• **Description of the task**
An exact transcription of the data below, complete and unaltered, is the expected answer.

** Opening Data records block **

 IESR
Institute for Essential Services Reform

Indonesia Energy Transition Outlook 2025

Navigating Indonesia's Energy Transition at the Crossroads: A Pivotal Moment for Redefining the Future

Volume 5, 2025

** Closing Data records block **

• **Result for this exercise**
 IESR
Institute for Essential Services Reform

Indonesia Energy Transition Outlook 2025

Navigating Indonesia's Energy Transition at the Crossroads: A Pivotal Moment for Redefining the Future

Volume 5, 2025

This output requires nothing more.